**Detalhes da tarefa**: Dê continuidade ao texto sobre o atol de Okinotorishima, começando logo após a última frase apresentada.

**Texto de origem**:
******************************
Okinotorishima (japonês: 沖ノ鳥島; chinês: 沖鳥礁; chinês simplificado: 冲鸟礁), também conhecido por Parece Vela ou Douglas Reef, é um atol com 8482 m² de área, onde, descontando as estruturas construídas, existem apenas cerca de 10 metros quadrados de área emersa, com 7,4 cm da altitude máxima acima da linha da preia-mar. O atol situa-se nas coordenadas geográficas 20° 25′ N, 136° 05′ L, 534 km (332 milhas náuticas) a sueste das ilhas Daito; 567 km (352 milhas) a oes-sudoeste de Iwo Jima nas ilhas Ogasawara e a 1740 km (1081 milhas) a sul de Tóquio, a cuja prefeitura administrativamente pertence. O atol está no centro de uma disputa territorial entre o Japão e a República Popular da China, já que este último Estado não reconhece a existência de uma zona económica exclusiva japonesa em torno daquilo que para efeitos da Convenção das Nações Unidas sobre o Direito do Mar designa por simples rochedos.
O nome portuguêsParece Vela, atribuído a quando do primeiro registo visual conhecido, refere-se ao aspecto que então teriam os rochedos. Okinotorishima, a designação japonesa agora em uso, significa ilha remota das aves. O atol é frequentemente referido na comunicação social japonesa recorrendo ao epíteto com conotação nacionalista de "a ilha mais a Sul do Japão"[1].
******************************
**Listagem fornecida**:
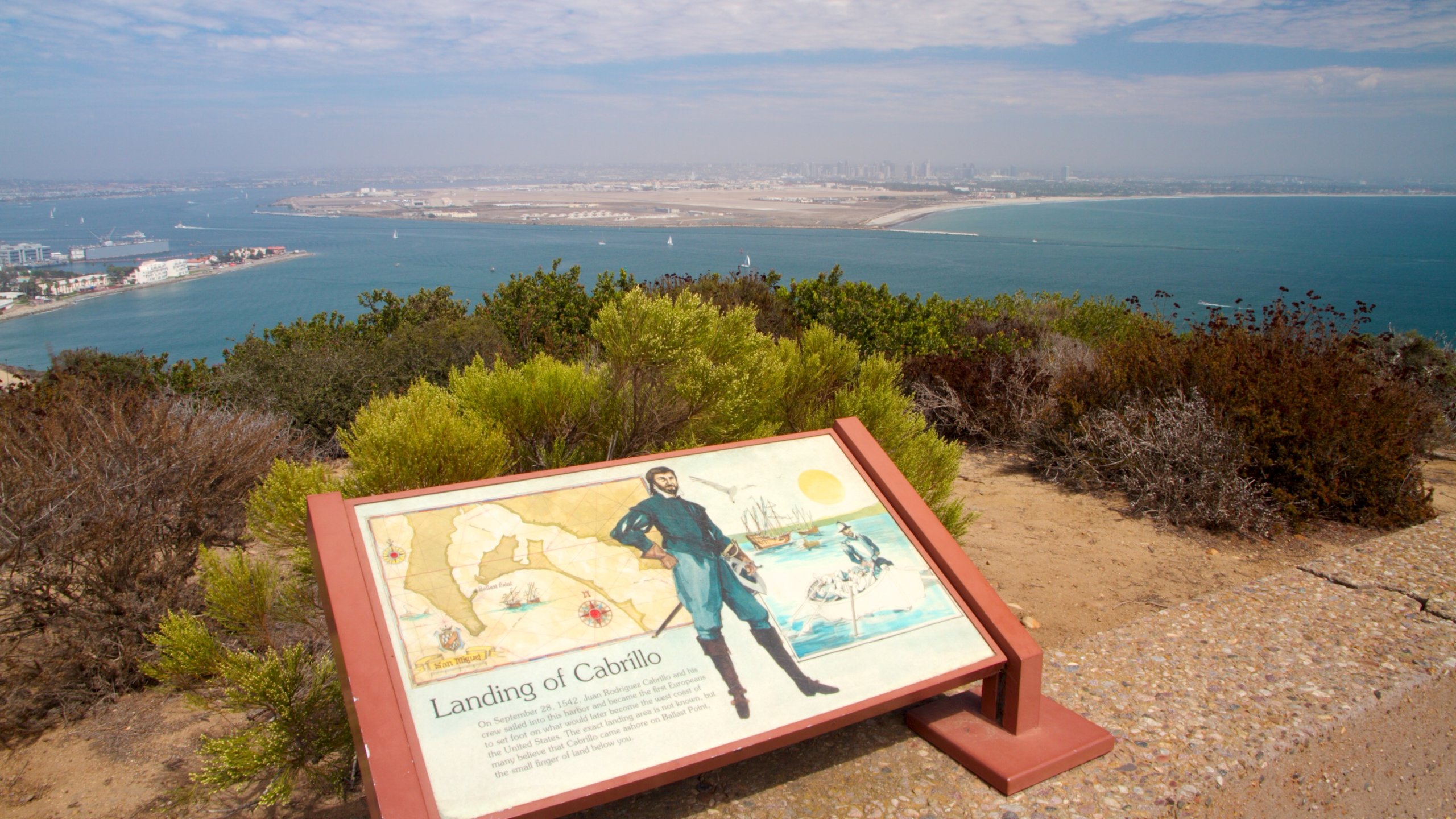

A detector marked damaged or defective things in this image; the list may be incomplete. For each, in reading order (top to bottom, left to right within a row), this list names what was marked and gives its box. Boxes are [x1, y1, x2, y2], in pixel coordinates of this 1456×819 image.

crack in concrete [1304, 565, 1450, 621]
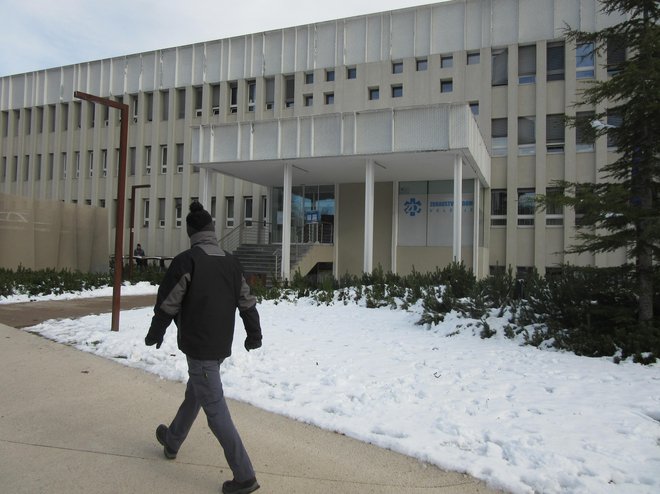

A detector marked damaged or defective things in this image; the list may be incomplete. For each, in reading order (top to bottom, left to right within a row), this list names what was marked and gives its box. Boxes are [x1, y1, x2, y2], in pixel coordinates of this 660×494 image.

rusty metal pole [74, 91, 128, 334]
rusty metal pole [129, 183, 151, 280]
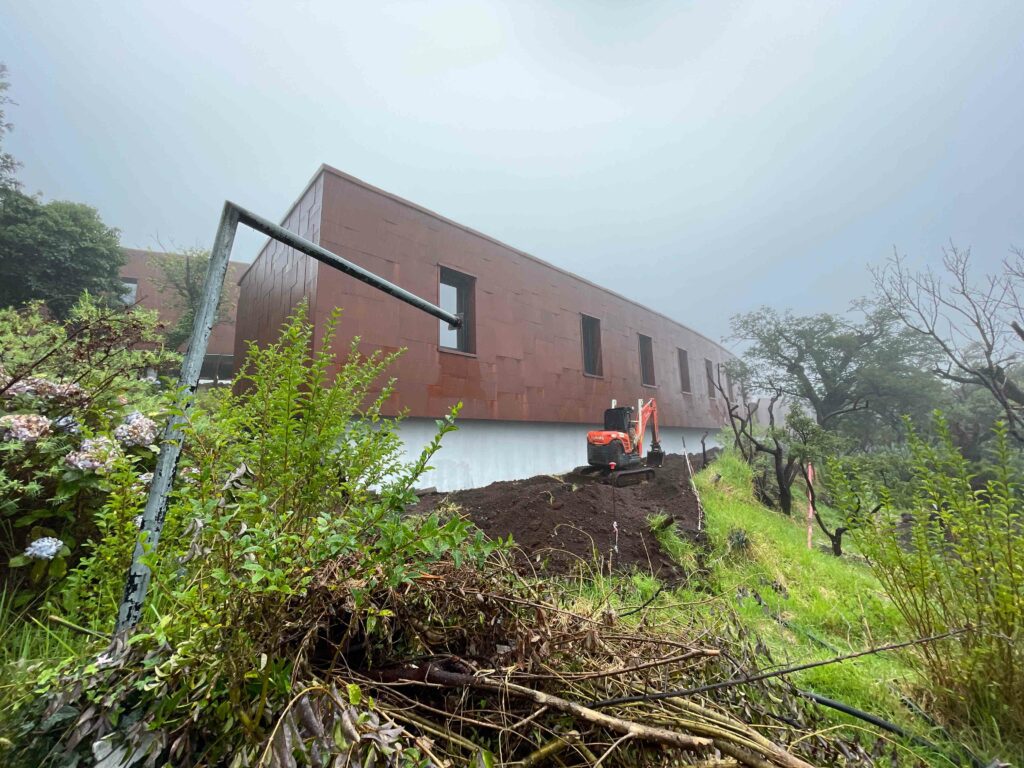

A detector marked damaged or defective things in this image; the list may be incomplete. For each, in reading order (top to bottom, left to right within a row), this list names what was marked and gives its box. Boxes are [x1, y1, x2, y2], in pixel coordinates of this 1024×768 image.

rusty metal fence post [115, 201, 460, 632]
******************************
**Resultado do exercício**:
História
Sem condições para fixação de uma população humana, o atol foi pela primeira vez referenciado na sequência de uma viagem de exploração capitaneada por Bernardo de la Torre em 1543. O registo visual foi confirmado por outra viagem, capitaneada por Miguel López de Legazpi, que em 1565 mapeou o recife, datando desta viagem o nome de Parece Vela, pelo qual ainda é conhecido.[2]
Sendo apenas importante como perigo para a navegação, a posição aproximada do recife de Parede Vela era assinalada nas cartas náuticas, mas com o declínio da navegação espanhola naquelas águas caiu virtualmente no esquecimento. Foi assim que em 1789 foi redescoberto pelo brigue britânico Iphigenia, sob o comando do capitão William Douglas, sendo a partir do ano seguinte incluído nas cartas náuticas britânicas com o nome de Douglas Reef (também escrito Douglass Reef).[1].
A sua nula importância económica levou a que o atol voltasse a ser virtualmente esquecido, sendo a sua existência aparentemente ignorada pelo Japão até 1888, ano em que surgem as primeiras referências japonesas documentadas. Em 1922 e 1925, o navio da Armada Imperial Japonesa Manshu procedeu ao levantamento hidrográfico da área, reconfirmando a existência do recife[1]. Em 1931, já em pleno crescendo do nacionalismo japonês, tendo em conta que nenhum Estado tinha declarado a sua soberania sobre o recife, o Japão declarou o atol como sendo território japonês, integrando-o administrativamente na prefeitura e município de Tóquio. O atol passou então a ser considerado parte das ilhas Ogasawara, recebendo o actual nome de Okinotorishima (também, embora erradamente, por vezes transliterado como Okinotori-shima)[1].
Nos anos de 1939 e 1941 a Marinha de Guerra japonesa, num esforço para materializar a soberania japonesa sobre o atol, construiu sobre o rochedo maior as fundações para "um farol e para um posto de observação meteorológica", mas as obras foram interrompidas pela entrada do Japão na Segunda Guerra Mundial[1]. Após a rendição do Japão, os Estados Unidos da América assumiram soberania sobre as ilhas Ogasawara, onde o atol administrativamente se inclui, apenas devolvendo a administração das ilhas ao Japão 1968[1].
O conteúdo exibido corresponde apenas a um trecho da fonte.